= Thomas Carroll (Greek Orthodox priest) =

Irish soldier and cleric

Fr. Thomas Carroll is an Irish priest in the Greek Orthodox Church. His parish in Dublin is part of the Greek Orthodox Archdiocese of Thyateira and Great Britain.

==Life==
Thomas Carroll grew up in Co. Tipperary, to a Catholic family, with a strong military tradition, he served in the Irish Armed Forces as part of the UN Mission in Cyprus in the 1960s. Thomas Carroll was accepted into the Orthodox church on Palm Sunday 1986.

He took early retirement in 1996 going on to study Theology, with a view to becoming a Greek Orthodox priest. Fr Oeconomos Thomas Irenaeos Basil Carroll, was ordained a deacon and priest of the Orthodox church, the first Irish born person ordained. He is a graduate of St. Patrick's, Carlow College earning a BA degree in Humanities (Philosophy and Theology). He also holds a post graduate diploma in communications (Kairos/Maynooth) and a master's degree in Theology from the Pontifical University, Maynooth.

Since 2007 Fr Carroll has been responsible for the Church of the Annunciation in Arbour Hill in Dublin.
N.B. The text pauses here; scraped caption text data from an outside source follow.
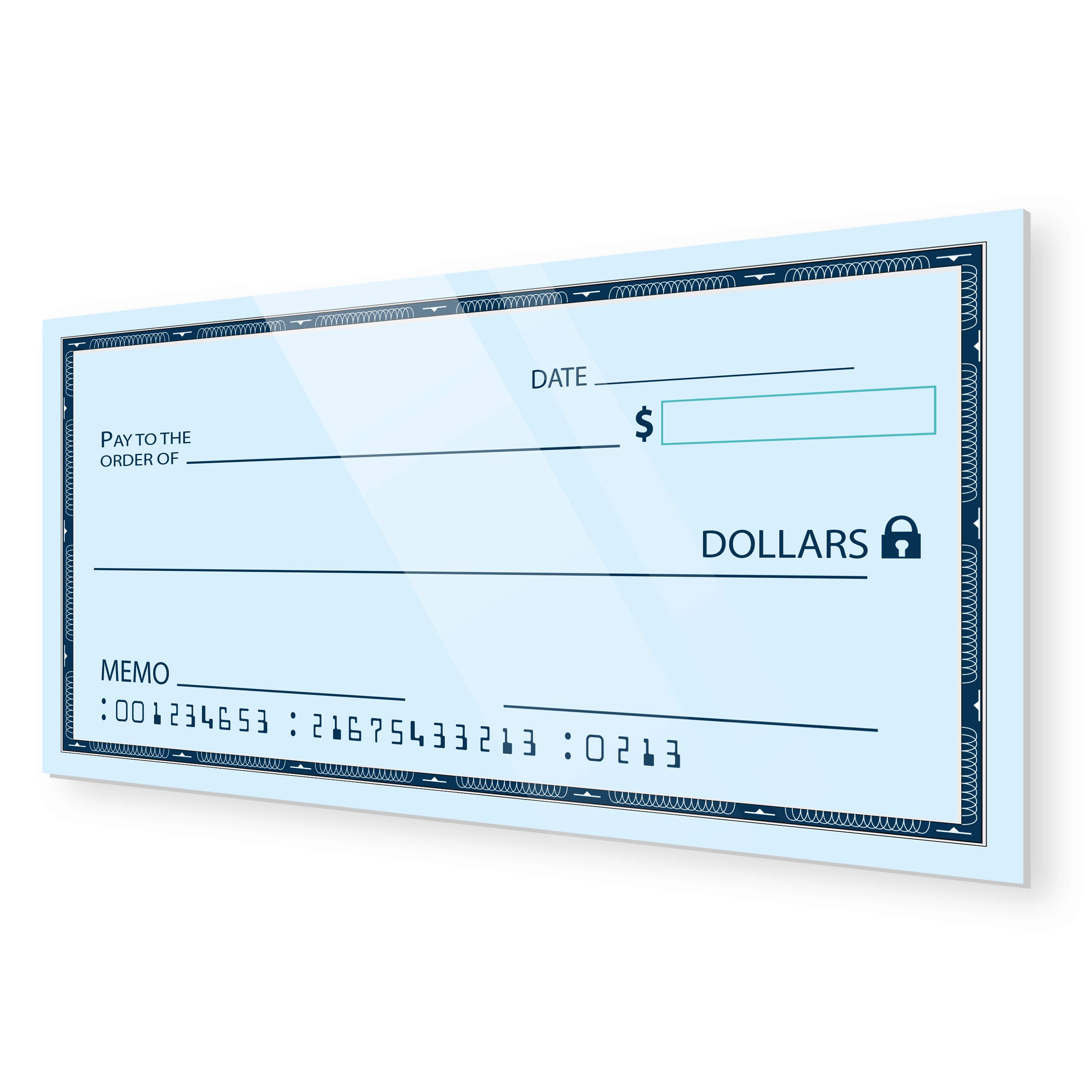 [Dry Erase] 24'' x 48'' Oversize Giant Check - Large Fake Checks - Reusable Big Blank Presentation Check for Charity Donation, Lottery, Raffle, Novelty, Fundraiser, Endowment and Gag Gift [Pack of 1] by JJ CARE
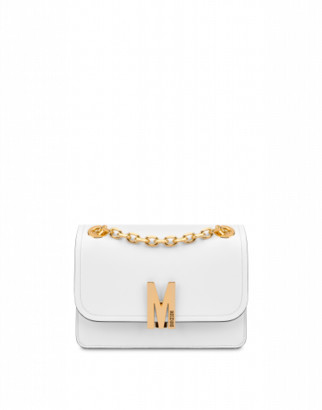 Moschino M Shoulder Bag Woman White Size U It - (one Size Us)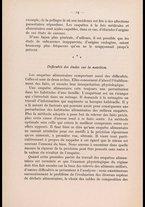 libromoderno/PUV0464692/00000015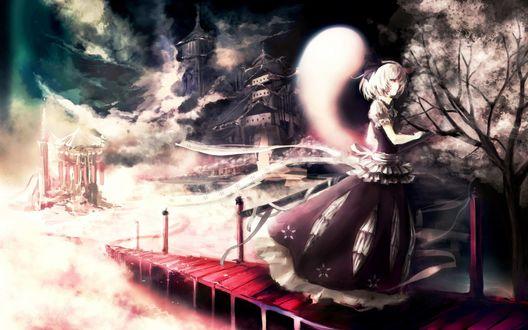 Обои Rumia идет по мосту, доставая меч, сзади нее парит дух, вдалеке виднеется какое-то строение, сбоку растет сакура, из игры Touhou / Проект Восток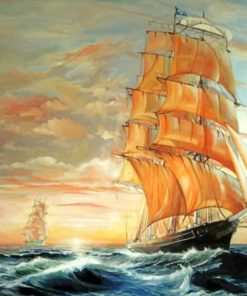 Cutty sark ship paint by numbers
Fr. Carroll represents the Greek Orthodox community at Irish state events such as the 1916 commemorations, world war commemorations etc.. He also represents the Church at the Irish and Dublin Council of Churches. After 17 years as parish priest in 2020 he retired as a full-time priest, but he still serves in the parish supporting the new priest in charge The Very Revd. Protopresbyter Ioannis Pantelides.